Martedì, 08 Gennaio 2019

Video, Parola agli esperti

       

 

È possibile suddividere il 2018 in due fasi distinte per il mercato europeo degli ETF: se il primo trimestre ha mantenuto lo slancio dell’anno precedente, con flussi netti per 22 miliardi di euro, i successivi 3 trimestri hanno subito un rallentamento significativo, con una raccolta complessiva di 21 miliardi di euro. Complessivamente, gli afflussi netti sono stati pari a 43 miliardi di euro nel 2018, ovvero circa la metà della raccolta registrata nel 2017. In termini di asset class, le azioni hanno catturato circa 2/3 di tali flussi in entrata.
  

Sul fronte azionario, gli Stati Uniti hanno ottenuto il primo posto, catturando quasi la metà dei flussi. Anche le azioni globali hanno attirato l’attenzione degli investitori, mentre Europa e Giappone hanno chiuso l’anno in territorio negativo, con deflussi pari a circa 2 miliardi di euro per ciascuna regione.
  
A fine anno, abbiamo notato una rotazione dei portafogli, con una riallocazione delle posizioni nei mercati sviluppati verso i mercati emergenti.
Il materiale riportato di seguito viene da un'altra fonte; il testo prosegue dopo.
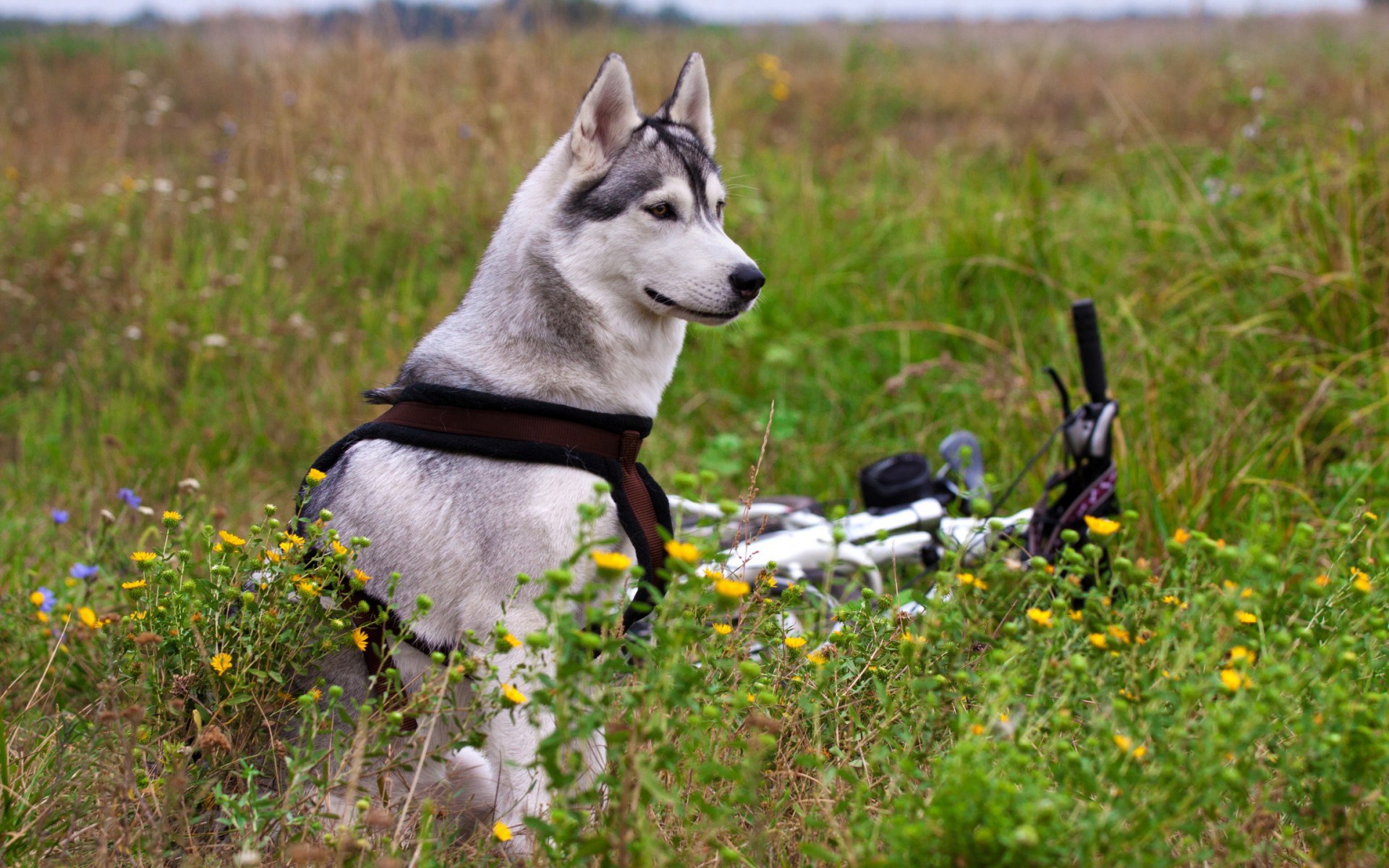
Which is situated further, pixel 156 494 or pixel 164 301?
pixel 164 301

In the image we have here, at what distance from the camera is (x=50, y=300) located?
5.43 metres

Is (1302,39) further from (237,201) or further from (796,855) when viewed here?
(796,855)

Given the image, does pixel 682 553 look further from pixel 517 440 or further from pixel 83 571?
pixel 83 571

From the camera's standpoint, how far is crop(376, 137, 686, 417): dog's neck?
Result: 228cm

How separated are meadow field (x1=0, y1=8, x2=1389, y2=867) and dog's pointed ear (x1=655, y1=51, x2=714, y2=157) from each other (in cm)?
67

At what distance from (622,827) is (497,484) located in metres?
0.87

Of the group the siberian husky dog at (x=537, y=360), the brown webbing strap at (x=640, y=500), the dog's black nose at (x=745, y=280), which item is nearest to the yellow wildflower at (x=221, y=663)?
the siberian husky dog at (x=537, y=360)

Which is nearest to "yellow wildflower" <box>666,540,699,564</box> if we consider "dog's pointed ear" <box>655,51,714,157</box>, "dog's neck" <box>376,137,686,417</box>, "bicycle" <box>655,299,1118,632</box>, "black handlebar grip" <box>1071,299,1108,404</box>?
"dog's neck" <box>376,137,686,417</box>

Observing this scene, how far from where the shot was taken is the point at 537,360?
2.29m

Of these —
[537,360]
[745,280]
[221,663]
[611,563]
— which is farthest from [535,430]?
[611,563]

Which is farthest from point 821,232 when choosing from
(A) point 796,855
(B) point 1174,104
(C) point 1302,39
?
(C) point 1302,39

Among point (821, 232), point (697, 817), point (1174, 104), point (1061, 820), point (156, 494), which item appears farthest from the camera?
point (1174, 104)

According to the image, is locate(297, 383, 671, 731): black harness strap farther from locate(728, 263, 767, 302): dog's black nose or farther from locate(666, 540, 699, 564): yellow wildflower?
locate(666, 540, 699, 564): yellow wildflower

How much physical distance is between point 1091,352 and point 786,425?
69.2 inches
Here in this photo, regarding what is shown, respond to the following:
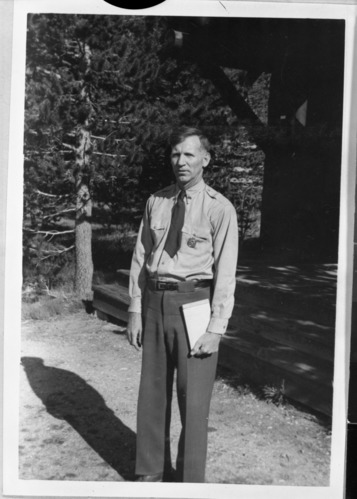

Alla fine, gli ETF dei Paesi emergenti hanno beneficiato di 6 miliardi di euro di afflussi nel corso dell’anno, di cui 3 miliardi catturati nel mese di dicembre.
  
Per quanto riguarda l’universo Smart Beta, gli investitori hanno privilegiato i fattori difensivi. Infatti, il trend di maggior cautela osservato nei mercati negli ultimi mesi ha supportato i fattori Minimum Volatility e Quality, i quali hanno conquistato i vertici della classica in termini di flussi in entrata.
 
Infine, abbiamo notato un interesse crescente per gli ETF SRI che quest’anno hanno rappresentato oltre il 10% degli afflussi azionari complessivi.
  
Sul fronte obbligazionario, il vincitore indiscusso è stato il debito governativo. E ancora una volta gli Stati Uniti hanno raggiunto il primo posto grazie a rendimenti sempre più interessanti trainati dal continuo rialzo dei tassi di interesse da parte della Fed. Tuttavia, tutte le regioni hanno beneficiato di flussi positivi nel 2018, per un totale di quasi 14 miliardi di euro allocato su questa asset class.

   
Al contrario, il debito societario ha subito deflussi per 2,5 miliardi di euro, a causa del clima di incertezza che si è stabilito nei mercati e dei movimenti dello spread del credito che hanno colpito sia l’Europa che gli Stati Uniti.
Infine, possiamo inoltre notare una forte attività sulle materie prime, risultando però in un gioco a somma zero nel corso dell’anno con flussi cumulati vicini allo zero.